ASSIGNMENT | Return all of the data below verbatim and exclude every picture.

== Segment start ==

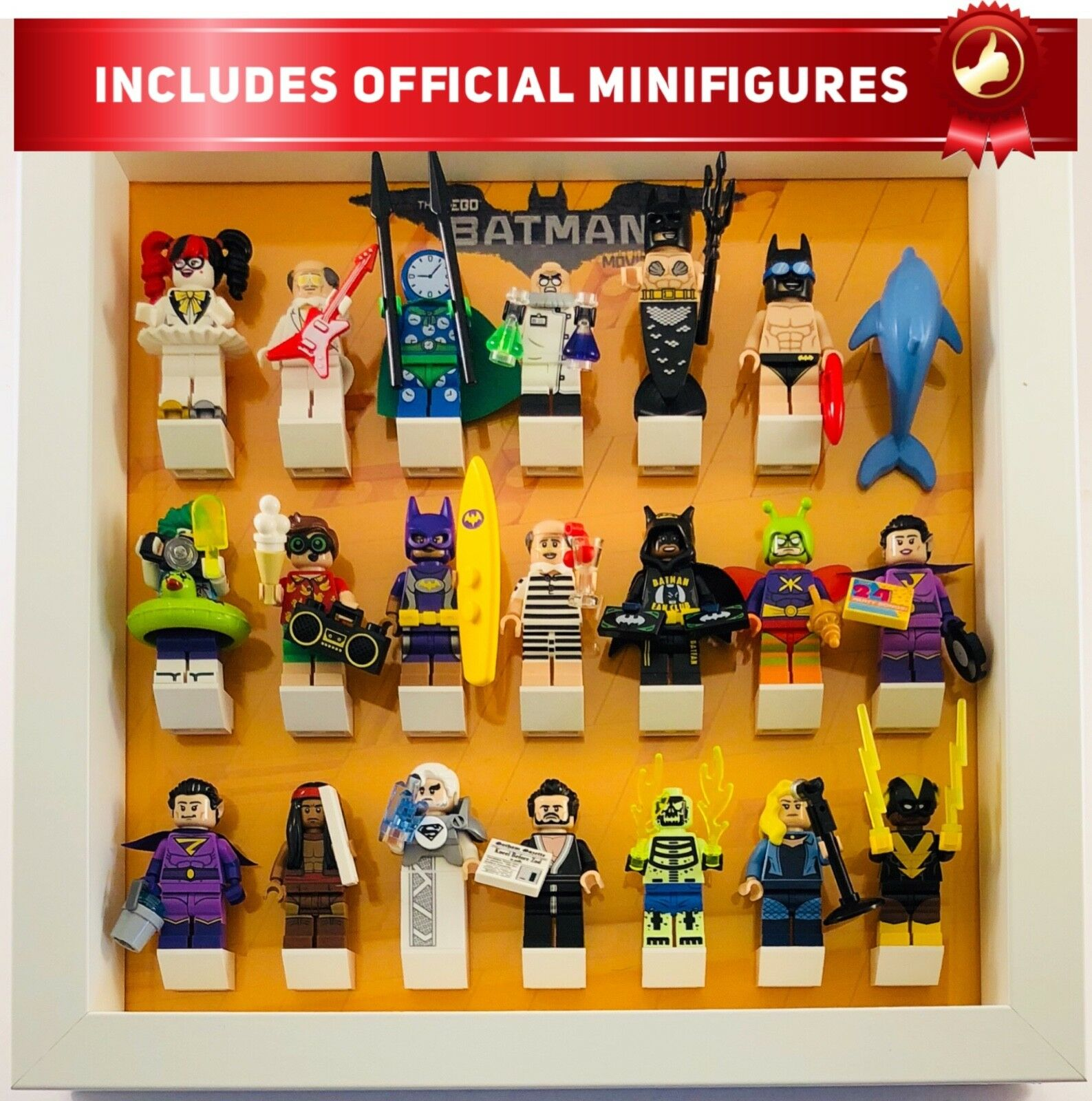 Lego Minifigure Display Frame for Batman Movie Series 2 inc official minifigs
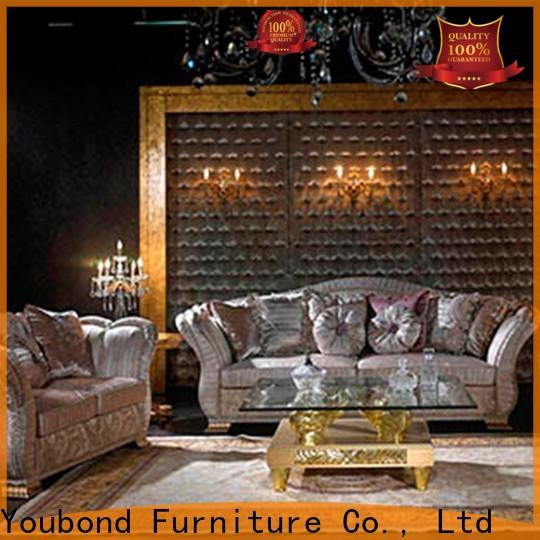 Senbetter new home room furniture with brass accessory for living room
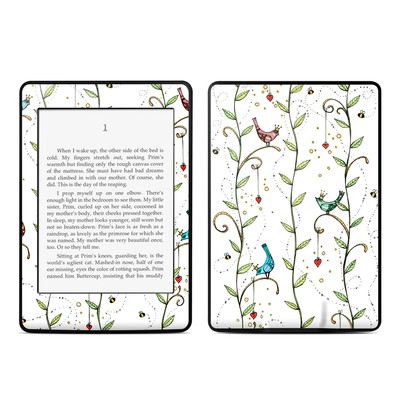 Amazon Kindle Paperwhite Skin - Royal Birds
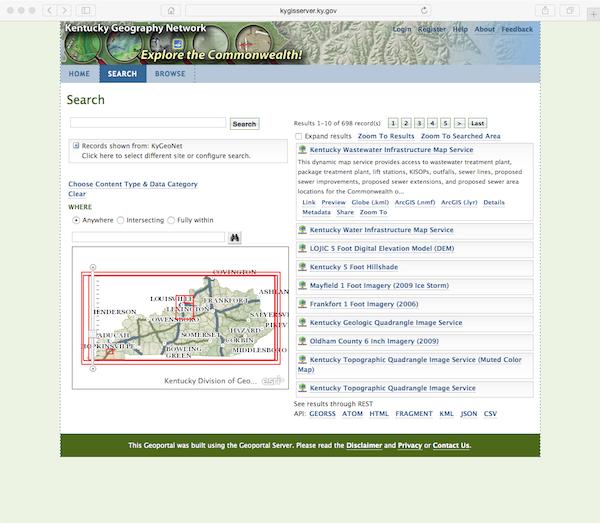 KyGeoPortal Search Page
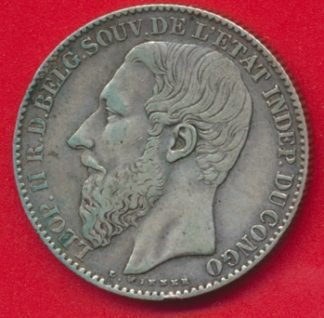 congo-leopold-belgique-etat-independant-1891-2-francs-vs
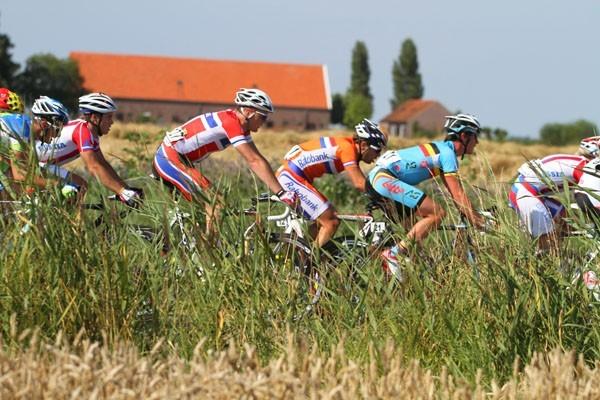Programma EK Wielrennen Alkmaar bekend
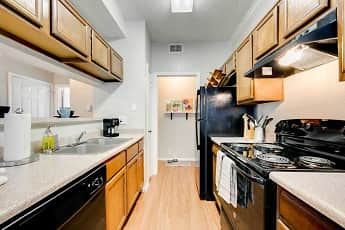 Kitchen, Huntington Lakes, 0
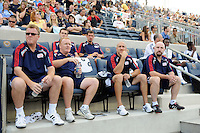 New England Revolution head coach Steve Nicol, assistant coach Stephen Myles, goalkeeper coach Remi Roy, and massage therapist Glenn O'Conn (Front Row L to R). The Philadelphia Union and the New England Revolution  played to a 1-1 tie during a Major League Soccer (MLS) match at PPL Park in Chester, PA, on July 31, 2010.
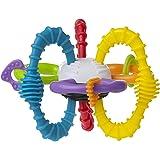 Playgro Bend & Twist Ball, vanaf 6 maanden, gesorteerde kleuren, BPA-vrij, kleurrijk, 40186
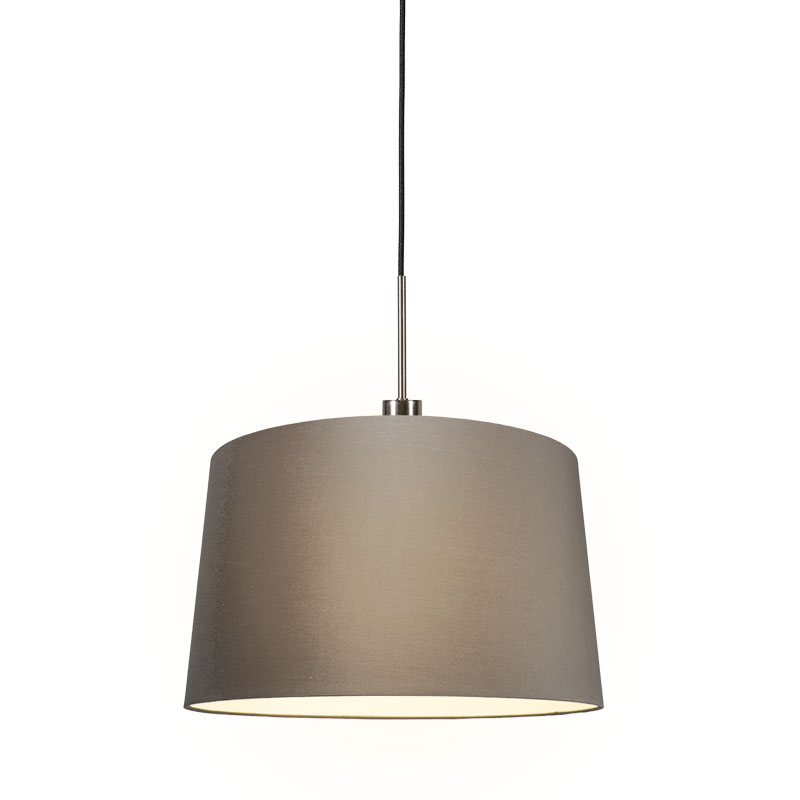 Hanglamp Combi 1 staal met kap 45cm taupe
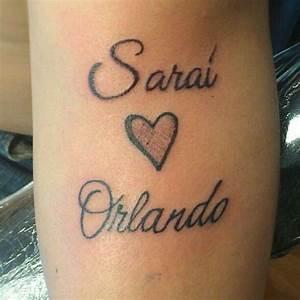 Tatuaggi con nomi (Foto) Bellezza PourFemme
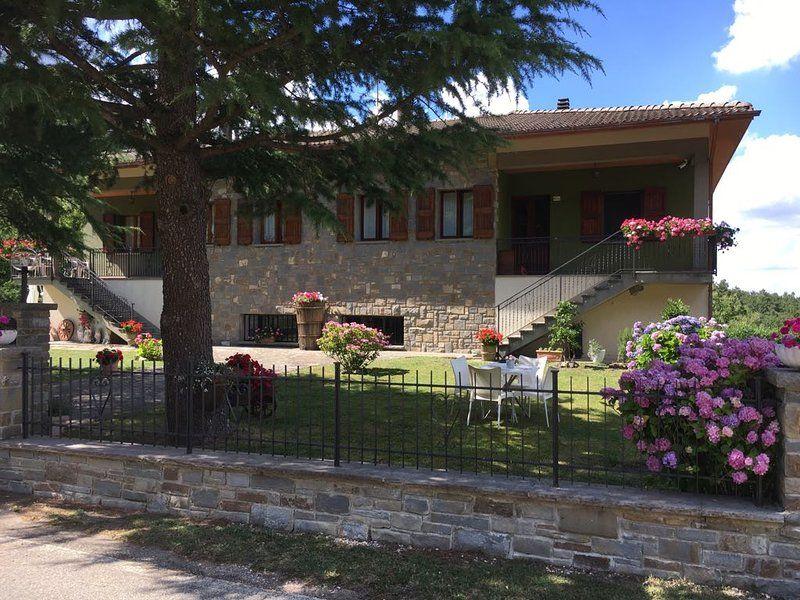 Casa en Castel dell'alpi de 3 habitaciones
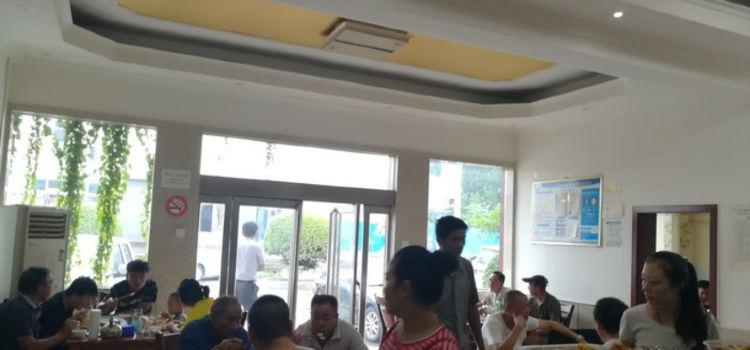 東青飯莊3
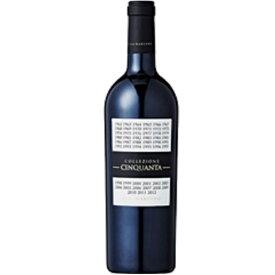 赤ワイン サン・マルツァーノ コレッツィオーネ・チンクアンタ +3 イタリアワイン 750ml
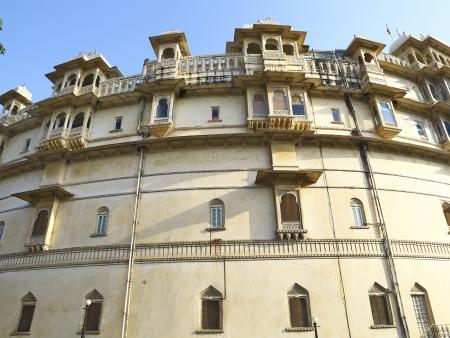 Découverte de la ville romantique d'Udaipur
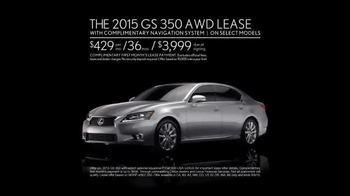 Lexus Golden Opportunity Sales Event TV Spot, '2015 GS 350'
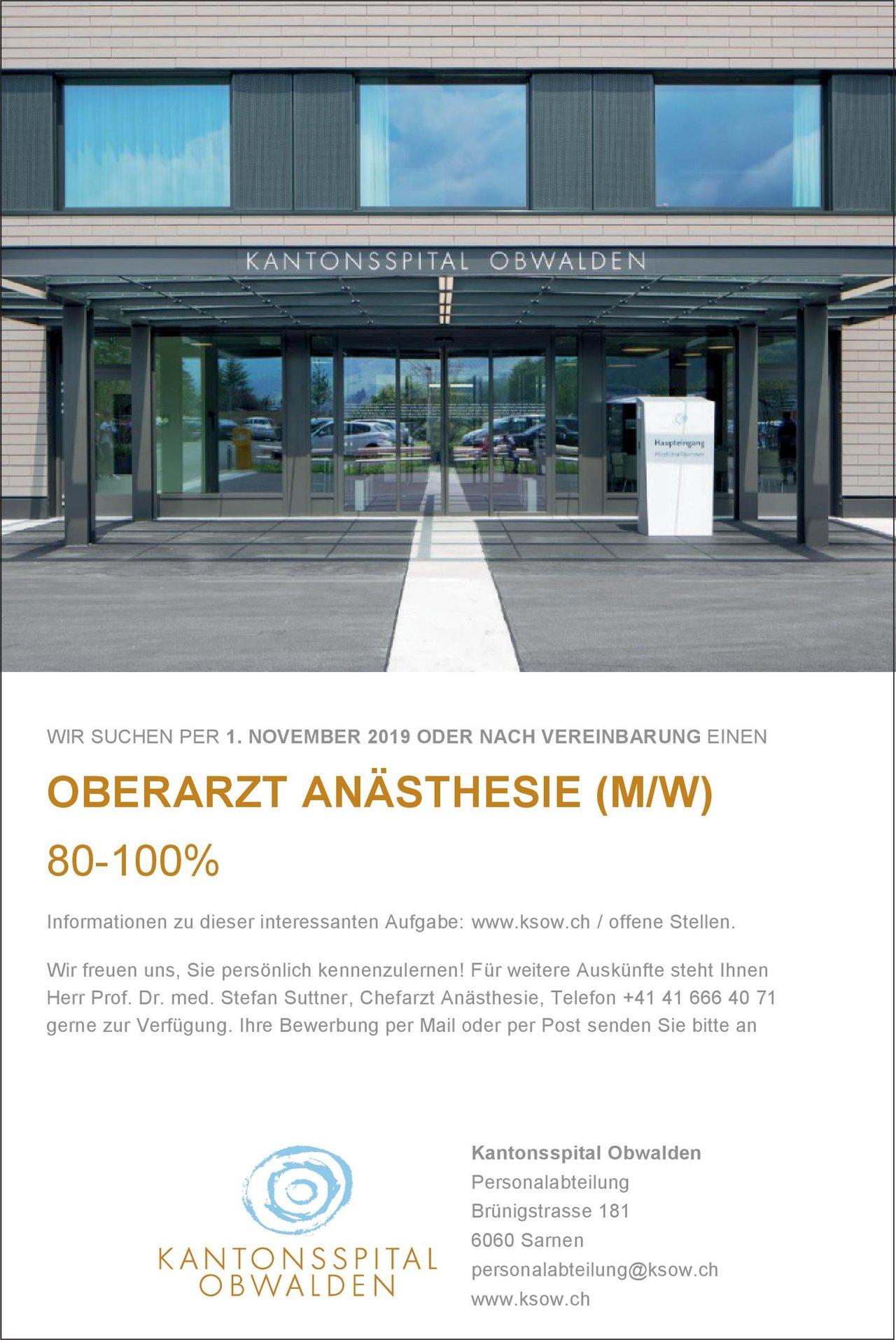 Kantonsspital Obwalden Oberarzt Anästhesie (m/w) 80-100 % Anästhesiologie / Intensivmedizin Oberarzt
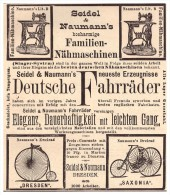 Original Werbung - 1888 - Deutsche Fahrräder , Seidel & Naumann In Dresden , Saxonia ,Fahrrad , Bicycle !!! - Transport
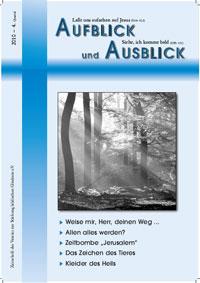 aufblick ausblick4 10 - Kurzbiografie Dr. Lothar Gassmann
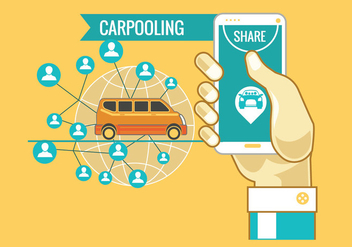 Carpooling Concept Vector - Free vector #437009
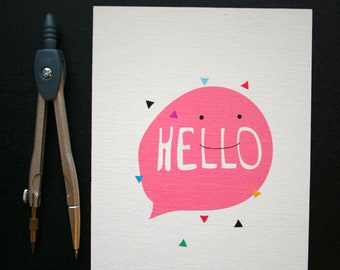 Just because cards. just because postcards. Hello card. Hello postcard
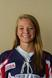 Stokli Ashcraft Women's Ice Hockey Recruiting Profile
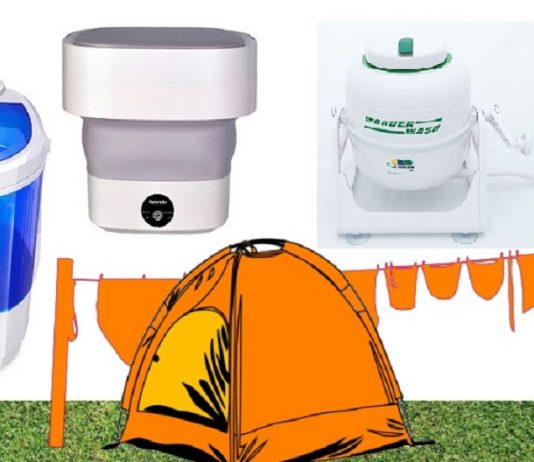 Best Washing Machine For Camping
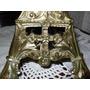 Antiguo Candelabro Religioso Bronce / Lampara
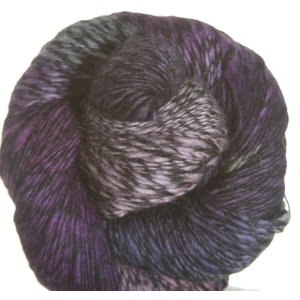 Lorna's Laces Black Sheep Yarn - Twilight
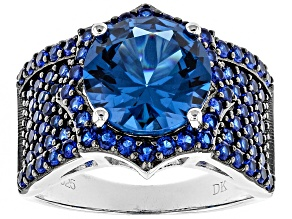 Blue lab created spinel sterling silver ring 5.34ctw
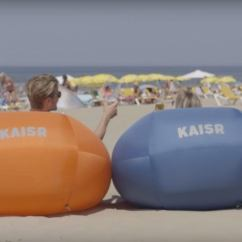 Air Sofa Kam Bad Camel Back Slipcover The Kaisr Boss Is An Inflatable Couch For Everywhere You Go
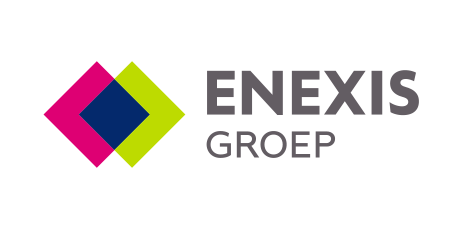 ENX_GR_line_01_RGB_0036_Colour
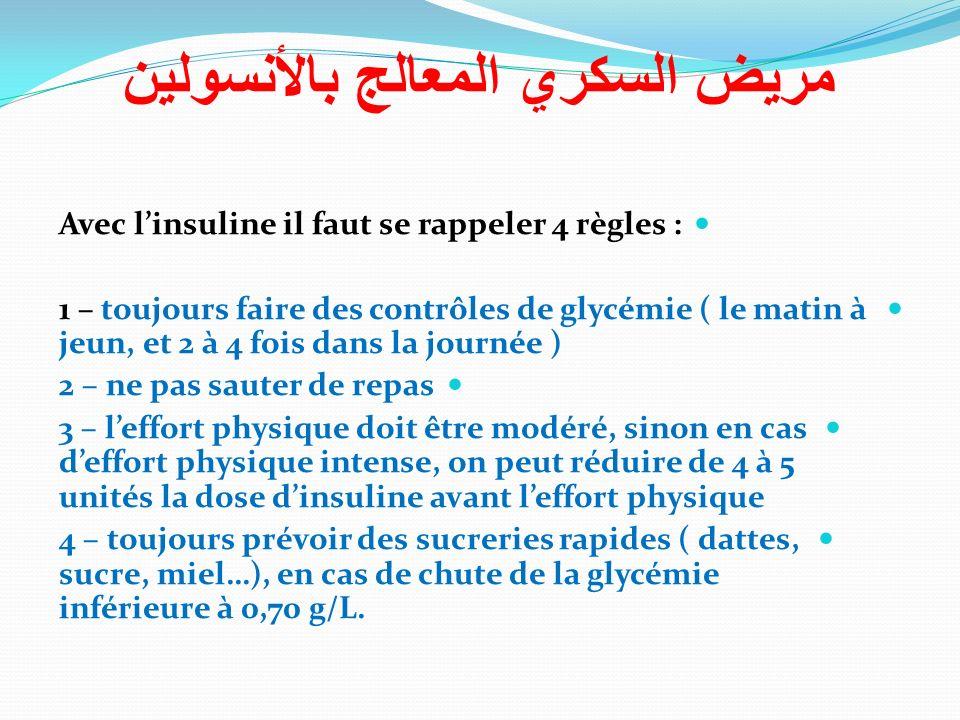 Avec linsuline il faut se rappeler 4 règles : 1 – toujours faire des contrôles de glycémie ( le matin à jeun, et 2 à 4 fois dans la journée ) 2 – ne p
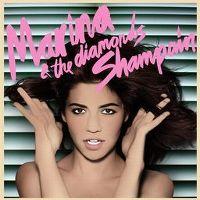 Cover Marina & The Diamonds - Shampain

== Segment end ==

OUTPUT OF THE EXERCISE |
 Lego Minifigure Display Frame for Batman Movie Series 2 inc official minifigs
 Senbetter new home room furniture with brass accessory for living room
 Amazon Kindle Paperwhite Skin - Royal Birds
 KyGeoPortal Search Page
 congo-leopold-belgique-etat-independant-1891-2-francs-vs
Programma EK Wielrennen Alkmaar bekend
 Kitchen, Huntington Lakes, 0
 New England Revolution head coach Steve Nicol, assistant coach Stephen Myles, goalkeeper coach Remi Roy, and massage therapist Glenn O'Conn (Front Row L to R). The Philadelphia Union and the New England Revolution  played to a 1-1 tie during a Major League Soccer (MLS) match at PPL Park in Chester, PA, on July 31, 2010.
 Playgro Bend & Twist Ball, vanaf 6 maanden, gesorteerde kleuren, BPA-vrij, kleurrijk, 40186
 Hanglamp Combi 1 staal met kap 45cm taupe
 Tatuaggi con nomi (Foto) Bellezza PourFemme
 Casa en Castel dell'alpi de 3 habitaciones
 東青飯莊3
 赤ワイン サン・マルツァーノ コレッツィオーネ・チンクアンタ +3 イタリアワイン 750ml
 Découverte de la ville romantique d'Udaipur
 Lexus Golden Opportunity Sales Event TV Spot, '2015 GS 350'
 Kantonsspital Obwalden Oberarzt Anästhesie (m/w) 80-100 % Anästhesiologie / Intensivmedizin Oberarzt
 Original Werbung - 1888 - Deutsche Fahrräder , Seidel & Naumann In Dresden , Saxonia ,Fahrrad , Bicycle !!! - Transport
 aufblick ausblick4 10 - Kurzbiografie Dr. Lothar Gassmann
 Carpooling Concept Vector - Free vector #437009
 Just because cards. just because postcards. Hello card. Hello postcard
 Stokli Ashcraft Women's Ice Hockey Recruiting Profile
 Best Washing Machine For Camping
 Antiguo Candelabro Religioso Bronce / Lampara
 Lorna's Laces Black Sheep Yarn - Twilight
 Blue lab created spinel sterling silver ring 5.34ctw
 Air Sofa Kam Bad Camel Back Slipcover The Kaisr Boss Is An Inflatable Couch For Everywhere You Go
 ENX_GR_line_01_RGB_0036_Colour
 Avec linsuline il faut se rappeler 4 règles : 1 – toujours faire des contrôles de glycémie ( le matin à jeun, et 2 à 4 fois dans la journée ) 2 – ne p
 Cover Marina & The Diamonds - Shampain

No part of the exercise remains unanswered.